Nella “fase 2” l’approccio dovrà essere «microgeografico»
Lo ha spiegato Vittorio Colao al Corriere della Sera: per evitare restrizioni nazionali bisognerà «intervenire il più in fretta possibile, nella zona più piccola possibile»
Vittorio Colao, capo della task force voluta dal governo per gestire la ripartenza del settore manifatturiero e di quello edilizio nella cosiddetta “fase 2” dell’epidemia da coronavirus, ha spiegato in un’intervista al Corriere della Sera come sarà gestito nelle prossime settimane e mesi il rischio di un nuovo aggravamento dell’epidemia.

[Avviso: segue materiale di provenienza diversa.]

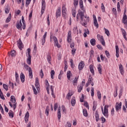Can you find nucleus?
Listing matches in <instances>:
<instances>
[{"label":"nucleus","instance_id":"f257e3e1","mask_svg":"<svg viewBox=\"0 0 127 127\" xmlns=\"http://www.w3.org/2000/svg\"><path fill=\"white\" fill-rule=\"evenodd\" d=\"M109 106L108 105H105L104 107V108H101V110L103 113V114L104 116H105V118H108L109 117Z\"/></svg>","mask_w":127,"mask_h":127},{"label":"nucleus","instance_id":"f03ea898","mask_svg":"<svg viewBox=\"0 0 127 127\" xmlns=\"http://www.w3.org/2000/svg\"><path fill=\"white\" fill-rule=\"evenodd\" d=\"M81 20V24L83 26L85 25H87L88 24V22L90 21V17L85 16L84 18H83Z\"/></svg>","mask_w":127,"mask_h":127},{"label":"nucleus","instance_id":"7ed1b4c3","mask_svg":"<svg viewBox=\"0 0 127 127\" xmlns=\"http://www.w3.org/2000/svg\"><path fill=\"white\" fill-rule=\"evenodd\" d=\"M27 50L28 53H26V55L27 56L28 55V57L27 59V63L28 65H30L31 64V56L30 55L31 50H30V48H28Z\"/></svg>","mask_w":127,"mask_h":127},{"label":"nucleus","instance_id":"20e7f679","mask_svg":"<svg viewBox=\"0 0 127 127\" xmlns=\"http://www.w3.org/2000/svg\"><path fill=\"white\" fill-rule=\"evenodd\" d=\"M85 13L81 10L78 11V13H77L76 15V18L77 20H78V19L80 17L81 20H82L84 17L86 16H85Z\"/></svg>","mask_w":127,"mask_h":127},{"label":"nucleus","instance_id":"39448f33","mask_svg":"<svg viewBox=\"0 0 127 127\" xmlns=\"http://www.w3.org/2000/svg\"><path fill=\"white\" fill-rule=\"evenodd\" d=\"M97 38L99 41H100L101 44L105 46L106 45V43L105 42V40L104 39V37L101 36L100 34L97 35Z\"/></svg>","mask_w":127,"mask_h":127},{"label":"nucleus","instance_id":"423d86ee","mask_svg":"<svg viewBox=\"0 0 127 127\" xmlns=\"http://www.w3.org/2000/svg\"><path fill=\"white\" fill-rule=\"evenodd\" d=\"M46 3L45 0H42V10H41V14L44 13V11L45 10Z\"/></svg>","mask_w":127,"mask_h":127},{"label":"nucleus","instance_id":"0eeeda50","mask_svg":"<svg viewBox=\"0 0 127 127\" xmlns=\"http://www.w3.org/2000/svg\"><path fill=\"white\" fill-rule=\"evenodd\" d=\"M10 101L12 102V103H13V108L14 109V110H15L16 108V100H15V98H14V97L13 96H11V99H10Z\"/></svg>","mask_w":127,"mask_h":127},{"label":"nucleus","instance_id":"6e6552de","mask_svg":"<svg viewBox=\"0 0 127 127\" xmlns=\"http://www.w3.org/2000/svg\"><path fill=\"white\" fill-rule=\"evenodd\" d=\"M21 26H22V23H21V20H20L19 21H17V24H16V27L17 29H20V30H22Z\"/></svg>","mask_w":127,"mask_h":127},{"label":"nucleus","instance_id":"1a4fd4ad","mask_svg":"<svg viewBox=\"0 0 127 127\" xmlns=\"http://www.w3.org/2000/svg\"><path fill=\"white\" fill-rule=\"evenodd\" d=\"M71 40H72V36H71V31H69L67 34V42H68V43H70Z\"/></svg>","mask_w":127,"mask_h":127},{"label":"nucleus","instance_id":"9d476101","mask_svg":"<svg viewBox=\"0 0 127 127\" xmlns=\"http://www.w3.org/2000/svg\"><path fill=\"white\" fill-rule=\"evenodd\" d=\"M85 66V63L83 61H81L78 64V69L79 70H83V68Z\"/></svg>","mask_w":127,"mask_h":127},{"label":"nucleus","instance_id":"9b49d317","mask_svg":"<svg viewBox=\"0 0 127 127\" xmlns=\"http://www.w3.org/2000/svg\"><path fill=\"white\" fill-rule=\"evenodd\" d=\"M122 109V102L117 103L116 105V111L117 112H119V110H121Z\"/></svg>","mask_w":127,"mask_h":127},{"label":"nucleus","instance_id":"f8f14e48","mask_svg":"<svg viewBox=\"0 0 127 127\" xmlns=\"http://www.w3.org/2000/svg\"><path fill=\"white\" fill-rule=\"evenodd\" d=\"M56 15L57 18H58L59 16H61V7L59 8V9L57 10Z\"/></svg>","mask_w":127,"mask_h":127},{"label":"nucleus","instance_id":"ddd939ff","mask_svg":"<svg viewBox=\"0 0 127 127\" xmlns=\"http://www.w3.org/2000/svg\"><path fill=\"white\" fill-rule=\"evenodd\" d=\"M18 46L19 49L21 50L22 49V48H23V44H22V42H21V40L20 39H19V41H18Z\"/></svg>","mask_w":127,"mask_h":127},{"label":"nucleus","instance_id":"4468645a","mask_svg":"<svg viewBox=\"0 0 127 127\" xmlns=\"http://www.w3.org/2000/svg\"><path fill=\"white\" fill-rule=\"evenodd\" d=\"M58 119L60 120L61 119V107L60 106L58 109Z\"/></svg>","mask_w":127,"mask_h":127},{"label":"nucleus","instance_id":"2eb2a0df","mask_svg":"<svg viewBox=\"0 0 127 127\" xmlns=\"http://www.w3.org/2000/svg\"><path fill=\"white\" fill-rule=\"evenodd\" d=\"M28 72L29 78L32 79V78H33V74H32V69H31V67H29Z\"/></svg>","mask_w":127,"mask_h":127},{"label":"nucleus","instance_id":"dca6fc26","mask_svg":"<svg viewBox=\"0 0 127 127\" xmlns=\"http://www.w3.org/2000/svg\"><path fill=\"white\" fill-rule=\"evenodd\" d=\"M119 69L121 74L124 75L125 71H124V66H123L122 64H119Z\"/></svg>","mask_w":127,"mask_h":127},{"label":"nucleus","instance_id":"f3484780","mask_svg":"<svg viewBox=\"0 0 127 127\" xmlns=\"http://www.w3.org/2000/svg\"><path fill=\"white\" fill-rule=\"evenodd\" d=\"M20 79L22 83H24V81H25V76H24V74L23 73L21 72L20 74Z\"/></svg>","mask_w":127,"mask_h":127},{"label":"nucleus","instance_id":"a211bd4d","mask_svg":"<svg viewBox=\"0 0 127 127\" xmlns=\"http://www.w3.org/2000/svg\"><path fill=\"white\" fill-rule=\"evenodd\" d=\"M121 30L122 31V34H123L125 40H127V32H126V31L124 29H121Z\"/></svg>","mask_w":127,"mask_h":127},{"label":"nucleus","instance_id":"6ab92c4d","mask_svg":"<svg viewBox=\"0 0 127 127\" xmlns=\"http://www.w3.org/2000/svg\"><path fill=\"white\" fill-rule=\"evenodd\" d=\"M47 34V32L45 33V34L43 36V39H42V45H44V43H45V40L46 39V35Z\"/></svg>","mask_w":127,"mask_h":127},{"label":"nucleus","instance_id":"aec40b11","mask_svg":"<svg viewBox=\"0 0 127 127\" xmlns=\"http://www.w3.org/2000/svg\"><path fill=\"white\" fill-rule=\"evenodd\" d=\"M116 57H117V58H119L120 55L119 54L120 51L119 50V46H116Z\"/></svg>","mask_w":127,"mask_h":127},{"label":"nucleus","instance_id":"412c9836","mask_svg":"<svg viewBox=\"0 0 127 127\" xmlns=\"http://www.w3.org/2000/svg\"><path fill=\"white\" fill-rule=\"evenodd\" d=\"M22 22L23 23V29H25L26 24H25V21L24 20V17H23V16H22Z\"/></svg>","mask_w":127,"mask_h":127},{"label":"nucleus","instance_id":"4be33fe9","mask_svg":"<svg viewBox=\"0 0 127 127\" xmlns=\"http://www.w3.org/2000/svg\"><path fill=\"white\" fill-rule=\"evenodd\" d=\"M71 75H72V72H71V71L70 70L67 71L66 76L68 80H70Z\"/></svg>","mask_w":127,"mask_h":127},{"label":"nucleus","instance_id":"5701e85b","mask_svg":"<svg viewBox=\"0 0 127 127\" xmlns=\"http://www.w3.org/2000/svg\"><path fill=\"white\" fill-rule=\"evenodd\" d=\"M85 32L83 34L84 37H87V34H90V31H89V29H85Z\"/></svg>","mask_w":127,"mask_h":127},{"label":"nucleus","instance_id":"b1692460","mask_svg":"<svg viewBox=\"0 0 127 127\" xmlns=\"http://www.w3.org/2000/svg\"><path fill=\"white\" fill-rule=\"evenodd\" d=\"M97 69L99 74H102V66H101V64L98 65Z\"/></svg>","mask_w":127,"mask_h":127},{"label":"nucleus","instance_id":"393cba45","mask_svg":"<svg viewBox=\"0 0 127 127\" xmlns=\"http://www.w3.org/2000/svg\"><path fill=\"white\" fill-rule=\"evenodd\" d=\"M90 44L92 46H95V45H96V40L95 39H91Z\"/></svg>","mask_w":127,"mask_h":127},{"label":"nucleus","instance_id":"a878e982","mask_svg":"<svg viewBox=\"0 0 127 127\" xmlns=\"http://www.w3.org/2000/svg\"><path fill=\"white\" fill-rule=\"evenodd\" d=\"M94 24L96 28H99V24L98 23V21H97V19L95 18L94 19Z\"/></svg>","mask_w":127,"mask_h":127},{"label":"nucleus","instance_id":"bb28decb","mask_svg":"<svg viewBox=\"0 0 127 127\" xmlns=\"http://www.w3.org/2000/svg\"><path fill=\"white\" fill-rule=\"evenodd\" d=\"M79 6L81 9L83 10V9L84 8V5H83V0H79Z\"/></svg>","mask_w":127,"mask_h":127},{"label":"nucleus","instance_id":"cd10ccee","mask_svg":"<svg viewBox=\"0 0 127 127\" xmlns=\"http://www.w3.org/2000/svg\"><path fill=\"white\" fill-rule=\"evenodd\" d=\"M45 114L47 117L49 116V106H47L45 110Z\"/></svg>","mask_w":127,"mask_h":127},{"label":"nucleus","instance_id":"c85d7f7f","mask_svg":"<svg viewBox=\"0 0 127 127\" xmlns=\"http://www.w3.org/2000/svg\"><path fill=\"white\" fill-rule=\"evenodd\" d=\"M71 104L72 107H74V106H75V104H76V99H75V97L72 98L71 100Z\"/></svg>","mask_w":127,"mask_h":127},{"label":"nucleus","instance_id":"c756f323","mask_svg":"<svg viewBox=\"0 0 127 127\" xmlns=\"http://www.w3.org/2000/svg\"><path fill=\"white\" fill-rule=\"evenodd\" d=\"M51 91L52 92V96L55 99V95H54V89H53V86L51 85L50 87Z\"/></svg>","mask_w":127,"mask_h":127},{"label":"nucleus","instance_id":"7c9ffc66","mask_svg":"<svg viewBox=\"0 0 127 127\" xmlns=\"http://www.w3.org/2000/svg\"><path fill=\"white\" fill-rule=\"evenodd\" d=\"M11 20V14H9L8 17L6 18L5 22L8 23Z\"/></svg>","mask_w":127,"mask_h":127},{"label":"nucleus","instance_id":"2f4dec72","mask_svg":"<svg viewBox=\"0 0 127 127\" xmlns=\"http://www.w3.org/2000/svg\"><path fill=\"white\" fill-rule=\"evenodd\" d=\"M79 79L78 77H75L74 79L73 80V86H76L77 85V81H78V79Z\"/></svg>","mask_w":127,"mask_h":127},{"label":"nucleus","instance_id":"473e14b6","mask_svg":"<svg viewBox=\"0 0 127 127\" xmlns=\"http://www.w3.org/2000/svg\"><path fill=\"white\" fill-rule=\"evenodd\" d=\"M83 114L84 117H88V112H87V109H84L83 110Z\"/></svg>","mask_w":127,"mask_h":127},{"label":"nucleus","instance_id":"72a5a7b5","mask_svg":"<svg viewBox=\"0 0 127 127\" xmlns=\"http://www.w3.org/2000/svg\"><path fill=\"white\" fill-rule=\"evenodd\" d=\"M73 5L76 7L78 4H79V0H73Z\"/></svg>","mask_w":127,"mask_h":127},{"label":"nucleus","instance_id":"f704fd0d","mask_svg":"<svg viewBox=\"0 0 127 127\" xmlns=\"http://www.w3.org/2000/svg\"><path fill=\"white\" fill-rule=\"evenodd\" d=\"M62 13L63 15L64 14H66V7L65 6H63L62 7Z\"/></svg>","mask_w":127,"mask_h":127},{"label":"nucleus","instance_id":"c9c22d12","mask_svg":"<svg viewBox=\"0 0 127 127\" xmlns=\"http://www.w3.org/2000/svg\"><path fill=\"white\" fill-rule=\"evenodd\" d=\"M54 75H55V71L54 70H51V77L52 79H54Z\"/></svg>","mask_w":127,"mask_h":127},{"label":"nucleus","instance_id":"e433bc0d","mask_svg":"<svg viewBox=\"0 0 127 127\" xmlns=\"http://www.w3.org/2000/svg\"><path fill=\"white\" fill-rule=\"evenodd\" d=\"M95 119L96 122H99V114H98V111H96L95 113Z\"/></svg>","mask_w":127,"mask_h":127},{"label":"nucleus","instance_id":"4c0bfd02","mask_svg":"<svg viewBox=\"0 0 127 127\" xmlns=\"http://www.w3.org/2000/svg\"><path fill=\"white\" fill-rule=\"evenodd\" d=\"M47 61H48L49 64H51V56H50L49 54L47 56Z\"/></svg>","mask_w":127,"mask_h":127},{"label":"nucleus","instance_id":"58836bf2","mask_svg":"<svg viewBox=\"0 0 127 127\" xmlns=\"http://www.w3.org/2000/svg\"><path fill=\"white\" fill-rule=\"evenodd\" d=\"M97 97L99 100H101V99H102V94H101L100 91H97Z\"/></svg>","mask_w":127,"mask_h":127},{"label":"nucleus","instance_id":"ea45409f","mask_svg":"<svg viewBox=\"0 0 127 127\" xmlns=\"http://www.w3.org/2000/svg\"><path fill=\"white\" fill-rule=\"evenodd\" d=\"M93 80H94L93 79V78L92 77V76L90 75L89 77V79H88V82L89 83V84H91V83H92V82H93Z\"/></svg>","mask_w":127,"mask_h":127},{"label":"nucleus","instance_id":"a19ab883","mask_svg":"<svg viewBox=\"0 0 127 127\" xmlns=\"http://www.w3.org/2000/svg\"><path fill=\"white\" fill-rule=\"evenodd\" d=\"M9 117L11 118H13V112L12 111L10 110L9 113H8Z\"/></svg>","mask_w":127,"mask_h":127},{"label":"nucleus","instance_id":"79ce46f5","mask_svg":"<svg viewBox=\"0 0 127 127\" xmlns=\"http://www.w3.org/2000/svg\"><path fill=\"white\" fill-rule=\"evenodd\" d=\"M10 54L11 56H12V57L15 56V50L11 51Z\"/></svg>","mask_w":127,"mask_h":127},{"label":"nucleus","instance_id":"37998d69","mask_svg":"<svg viewBox=\"0 0 127 127\" xmlns=\"http://www.w3.org/2000/svg\"><path fill=\"white\" fill-rule=\"evenodd\" d=\"M32 88L33 90L34 94L35 95H37V94H38V93L37 92V90H36V88H35V87H34V86L33 85Z\"/></svg>","mask_w":127,"mask_h":127},{"label":"nucleus","instance_id":"c03bdc74","mask_svg":"<svg viewBox=\"0 0 127 127\" xmlns=\"http://www.w3.org/2000/svg\"><path fill=\"white\" fill-rule=\"evenodd\" d=\"M106 34L107 35V36H110V31L108 30V29H106V28H104Z\"/></svg>","mask_w":127,"mask_h":127},{"label":"nucleus","instance_id":"a18cd8bd","mask_svg":"<svg viewBox=\"0 0 127 127\" xmlns=\"http://www.w3.org/2000/svg\"><path fill=\"white\" fill-rule=\"evenodd\" d=\"M76 9H72V14L73 17H76Z\"/></svg>","mask_w":127,"mask_h":127},{"label":"nucleus","instance_id":"49530a36","mask_svg":"<svg viewBox=\"0 0 127 127\" xmlns=\"http://www.w3.org/2000/svg\"><path fill=\"white\" fill-rule=\"evenodd\" d=\"M24 67L25 68V69L26 70V71H28V70H29V68H30V67H29V66H28V65L24 64Z\"/></svg>","mask_w":127,"mask_h":127},{"label":"nucleus","instance_id":"de8ad7c7","mask_svg":"<svg viewBox=\"0 0 127 127\" xmlns=\"http://www.w3.org/2000/svg\"><path fill=\"white\" fill-rule=\"evenodd\" d=\"M3 88L5 90V91H7V90H8V86L5 84H3Z\"/></svg>","mask_w":127,"mask_h":127},{"label":"nucleus","instance_id":"09e8293b","mask_svg":"<svg viewBox=\"0 0 127 127\" xmlns=\"http://www.w3.org/2000/svg\"><path fill=\"white\" fill-rule=\"evenodd\" d=\"M91 97H94V95H95V92H94V87H91Z\"/></svg>","mask_w":127,"mask_h":127},{"label":"nucleus","instance_id":"8fccbe9b","mask_svg":"<svg viewBox=\"0 0 127 127\" xmlns=\"http://www.w3.org/2000/svg\"><path fill=\"white\" fill-rule=\"evenodd\" d=\"M57 108H58V104L57 103H55L54 105V109L55 112L57 111Z\"/></svg>","mask_w":127,"mask_h":127},{"label":"nucleus","instance_id":"3c124183","mask_svg":"<svg viewBox=\"0 0 127 127\" xmlns=\"http://www.w3.org/2000/svg\"><path fill=\"white\" fill-rule=\"evenodd\" d=\"M35 87H36L37 91H39V90H40V88H39V87H40L39 83H35Z\"/></svg>","mask_w":127,"mask_h":127},{"label":"nucleus","instance_id":"603ef678","mask_svg":"<svg viewBox=\"0 0 127 127\" xmlns=\"http://www.w3.org/2000/svg\"><path fill=\"white\" fill-rule=\"evenodd\" d=\"M101 9L103 12H105V6L104 5V4L103 3H101Z\"/></svg>","mask_w":127,"mask_h":127},{"label":"nucleus","instance_id":"864d4df0","mask_svg":"<svg viewBox=\"0 0 127 127\" xmlns=\"http://www.w3.org/2000/svg\"><path fill=\"white\" fill-rule=\"evenodd\" d=\"M40 75L41 76V78L42 79V78H43V76H44V73H43V70H42V69H41V70H40Z\"/></svg>","mask_w":127,"mask_h":127},{"label":"nucleus","instance_id":"5fc2aeb1","mask_svg":"<svg viewBox=\"0 0 127 127\" xmlns=\"http://www.w3.org/2000/svg\"><path fill=\"white\" fill-rule=\"evenodd\" d=\"M96 109H97V105H95V102H94L92 110H93V111H96Z\"/></svg>","mask_w":127,"mask_h":127},{"label":"nucleus","instance_id":"6e6d98bb","mask_svg":"<svg viewBox=\"0 0 127 127\" xmlns=\"http://www.w3.org/2000/svg\"><path fill=\"white\" fill-rule=\"evenodd\" d=\"M72 94H70L69 92H68L67 94V99L68 100H70V98H71V96H72Z\"/></svg>","mask_w":127,"mask_h":127},{"label":"nucleus","instance_id":"4d7b16f0","mask_svg":"<svg viewBox=\"0 0 127 127\" xmlns=\"http://www.w3.org/2000/svg\"><path fill=\"white\" fill-rule=\"evenodd\" d=\"M112 11H113L114 14H115V15H117V9H116L115 8H113V10H112Z\"/></svg>","mask_w":127,"mask_h":127},{"label":"nucleus","instance_id":"13d9d810","mask_svg":"<svg viewBox=\"0 0 127 127\" xmlns=\"http://www.w3.org/2000/svg\"><path fill=\"white\" fill-rule=\"evenodd\" d=\"M30 1H31V0H26V6H28V5L30 3Z\"/></svg>","mask_w":127,"mask_h":127},{"label":"nucleus","instance_id":"bf43d9fd","mask_svg":"<svg viewBox=\"0 0 127 127\" xmlns=\"http://www.w3.org/2000/svg\"><path fill=\"white\" fill-rule=\"evenodd\" d=\"M0 110L1 111V114L3 115L4 114V112L3 111V108H2V107L1 106V105L0 104Z\"/></svg>","mask_w":127,"mask_h":127},{"label":"nucleus","instance_id":"052dcab7","mask_svg":"<svg viewBox=\"0 0 127 127\" xmlns=\"http://www.w3.org/2000/svg\"><path fill=\"white\" fill-rule=\"evenodd\" d=\"M54 41L55 43H58V40L57 39V38L56 37H53Z\"/></svg>","mask_w":127,"mask_h":127},{"label":"nucleus","instance_id":"680f3d73","mask_svg":"<svg viewBox=\"0 0 127 127\" xmlns=\"http://www.w3.org/2000/svg\"><path fill=\"white\" fill-rule=\"evenodd\" d=\"M48 25H50V20H49V15H48L47 18Z\"/></svg>","mask_w":127,"mask_h":127},{"label":"nucleus","instance_id":"e2e57ef3","mask_svg":"<svg viewBox=\"0 0 127 127\" xmlns=\"http://www.w3.org/2000/svg\"><path fill=\"white\" fill-rule=\"evenodd\" d=\"M5 13H8L9 12V8L8 7H6L5 9Z\"/></svg>","mask_w":127,"mask_h":127},{"label":"nucleus","instance_id":"0e129e2a","mask_svg":"<svg viewBox=\"0 0 127 127\" xmlns=\"http://www.w3.org/2000/svg\"><path fill=\"white\" fill-rule=\"evenodd\" d=\"M84 106L86 107L87 109H89V104H88V102H84Z\"/></svg>","mask_w":127,"mask_h":127},{"label":"nucleus","instance_id":"69168bd1","mask_svg":"<svg viewBox=\"0 0 127 127\" xmlns=\"http://www.w3.org/2000/svg\"><path fill=\"white\" fill-rule=\"evenodd\" d=\"M101 121H102V124H104L106 122V119H105L104 117H101Z\"/></svg>","mask_w":127,"mask_h":127},{"label":"nucleus","instance_id":"338daca9","mask_svg":"<svg viewBox=\"0 0 127 127\" xmlns=\"http://www.w3.org/2000/svg\"><path fill=\"white\" fill-rule=\"evenodd\" d=\"M0 97L2 100H5V98H4V96H3V94H2L1 93H0Z\"/></svg>","mask_w":127,"mask_h":127},{"label":"nucleus","instance_id":"774afa93","mask_svg":"<svg viewBox=\"0 0 127 127\" xmlns=\"http://www.w3.org/2000/svg\"><path fill=\"white\" fill-rule=\"evenodd\" d=\"M25 118H29V112H26L25 116Z\"/></svg>","mask_w":127,"mask_h":127}]
</instances>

Tra le altre cose, Colao ha spiegato che per evitare peggioramenti della situazione e nuove restrizioni nazionali bisognerà tenere sotto controllo la situazione a livello locale:
«L’approccio non dovrà essere nazionale e neppure regionale, ma microgeografico: occorre intervenire il più in fretta possibile, nella zona più piccola possibile. Abbiamo indicato al governo un processo. L’importante è che le misure siano tempestive; nella speranza che non siano necessarie».
Appunto: perché trattare allo stesso modo l’Umbria, che ha meno di dieci casi al giorno, e la Lombardia, che ne ha quasi mille? Non è meglio differenziare le regole a seconda delle Regioni?
«Io ho mezza famiglia a Catanzaro e mezza a Brescia. I numeri dell’epidemia sono molto distanti; nel lungo termine non li si può gestire allo stesso modo. Dovremo rispondere diversamente, per non penalizzare le zone che hanno meno casi. L’importante è che l’Italia si doti di un sistema per condividere le informazioni. La trasparenza sarà fondamentale. Se tanti lombardi e piemontesi vanno in Liguria, ogni Regione guarderà i suoi numeri, ma il ministero della Sanità dovrà guardare alle interrelazioni, per capire se il movimento crea focolai. Lo stesso vale per il corridoio di trasporto tra Lazio e Toscana. I numeri ci diranno quando potremo proseguire con le riaperture, minimizzando il danno economico e massimizzando la sicurezza».